Even if your business does have the understanding and technical ability to do it, it adds a whole extra layer of complexity and unreliability to what used to be simple, plain text logs -- exactly the kind of information you probably need to access quickly and reliably if you're in the middle of fixing a major fault, for example.
> Even if your business does have the understanding and technical ability to do it, it adds a whole extra layer of complexity and unreliability to what used to be simple, plain text logs -- exactly the kind of information you probably need to access quickly and reliably if you're in the middle of fixing a major fault, for example.
But do you need to keep them forever? If you delete logs after 30 days you are unlikely to be impacted anyways.
We have server logs going back for years. Moreover, those older server logs have provided valuable information on several occasions for detecting abuse of our systems, attempted fraud, etc, so they are demonstrably useful for legitimate business purposes.
We also have backups going back on a staged basis, more frequent backups from the recent past, less frequent going back further. This has been useful more than once for retrieving older information that someone had accidentally modified or deleted and not noticed immediately, so is also demonstrably useful for legitimate business purposes.
Both of these appear to be at risk of conflict with the right to erasure under GDPR, in that for example old backups of emails will inevitably contain customer correspondence that can't readily be isolated.
How can you possibly know that without knowing anything about our business, what our logs contain, or what kinds of threats we face where evidence from the logs supports us in detecting abuse, countering formal disputes, or even legal proceedings?
The trouble is that the definition of PII could be interpreted so broadly as to include almost anything useful ever logged on a server, because if a log record references any data that could be associated with a specific individual, including in combination with other data, then it counts. Given what we already know about de-anonymisation of supposedly anonymous data sets, even just based on quite simple patterns and correlations in the data, any approach based on pseudonymisation is likely to be simplistic and open to challenge.

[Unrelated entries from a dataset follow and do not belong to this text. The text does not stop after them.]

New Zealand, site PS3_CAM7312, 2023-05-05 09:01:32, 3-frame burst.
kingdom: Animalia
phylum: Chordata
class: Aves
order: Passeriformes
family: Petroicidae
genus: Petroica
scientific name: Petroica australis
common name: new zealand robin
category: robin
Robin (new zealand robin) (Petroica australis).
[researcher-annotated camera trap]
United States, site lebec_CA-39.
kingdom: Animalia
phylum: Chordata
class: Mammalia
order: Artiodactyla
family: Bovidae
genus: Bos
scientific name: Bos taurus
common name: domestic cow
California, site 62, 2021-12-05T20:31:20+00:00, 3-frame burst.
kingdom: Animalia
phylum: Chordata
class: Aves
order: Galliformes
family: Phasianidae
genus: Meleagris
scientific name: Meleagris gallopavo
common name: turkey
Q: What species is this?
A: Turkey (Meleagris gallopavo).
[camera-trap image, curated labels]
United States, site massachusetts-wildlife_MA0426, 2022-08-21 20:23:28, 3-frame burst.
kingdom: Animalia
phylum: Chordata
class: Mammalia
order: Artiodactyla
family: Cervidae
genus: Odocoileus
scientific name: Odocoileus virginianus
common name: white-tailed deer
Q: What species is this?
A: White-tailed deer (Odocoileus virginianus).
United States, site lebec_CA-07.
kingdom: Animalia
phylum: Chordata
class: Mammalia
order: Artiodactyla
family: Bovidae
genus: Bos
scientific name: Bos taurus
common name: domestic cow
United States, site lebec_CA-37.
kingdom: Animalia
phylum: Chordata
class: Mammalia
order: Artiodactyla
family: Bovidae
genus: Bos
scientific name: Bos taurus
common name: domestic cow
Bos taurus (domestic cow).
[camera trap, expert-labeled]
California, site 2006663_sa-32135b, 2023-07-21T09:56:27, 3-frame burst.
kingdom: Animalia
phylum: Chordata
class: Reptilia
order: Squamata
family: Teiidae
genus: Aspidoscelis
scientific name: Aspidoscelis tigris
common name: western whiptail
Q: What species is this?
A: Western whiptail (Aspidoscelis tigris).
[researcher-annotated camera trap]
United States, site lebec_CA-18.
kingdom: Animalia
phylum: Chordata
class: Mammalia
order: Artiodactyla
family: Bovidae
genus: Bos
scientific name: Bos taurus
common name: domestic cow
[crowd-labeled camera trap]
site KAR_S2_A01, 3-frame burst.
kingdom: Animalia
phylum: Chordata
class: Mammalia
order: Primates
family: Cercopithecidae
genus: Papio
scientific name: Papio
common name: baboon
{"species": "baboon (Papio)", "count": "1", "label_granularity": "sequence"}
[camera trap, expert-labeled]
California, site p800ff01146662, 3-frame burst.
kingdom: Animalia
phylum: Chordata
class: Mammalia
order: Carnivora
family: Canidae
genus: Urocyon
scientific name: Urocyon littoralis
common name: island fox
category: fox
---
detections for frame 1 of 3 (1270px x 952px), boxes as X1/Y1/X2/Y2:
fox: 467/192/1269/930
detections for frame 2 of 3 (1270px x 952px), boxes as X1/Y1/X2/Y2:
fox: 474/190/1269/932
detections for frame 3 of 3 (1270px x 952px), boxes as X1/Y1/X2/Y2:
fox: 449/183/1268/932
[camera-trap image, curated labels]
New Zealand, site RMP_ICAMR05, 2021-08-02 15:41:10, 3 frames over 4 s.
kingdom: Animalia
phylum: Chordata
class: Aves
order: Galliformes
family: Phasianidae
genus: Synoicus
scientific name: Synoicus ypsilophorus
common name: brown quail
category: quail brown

In any case, what is reasonable for a business to want to do with that sort of data? Can we analyse which content has been most popular on a web site over the past week/month/year/decade? Can we analyse which content a particular paying customer has been accessing, in order to promote a new plan as they approach a limit or suggest a more cost-effective one if they aren't using what they're paying for right now? Can we analyse access patterns for an account over a period of time to detect shared use of an account contrary to our terms? There are plenty of legitimate business purposes for which you might want to know the entire history of access for a particular account and which do not violate the privacy of the user in any unjustified or unfairly exploitative way, but again, any method based on log pseudonymisation will immediately fail to satisfy those requirements.
Nothing about this discussion is even remotely as clear and straightforward as some in this discussion are suggesting.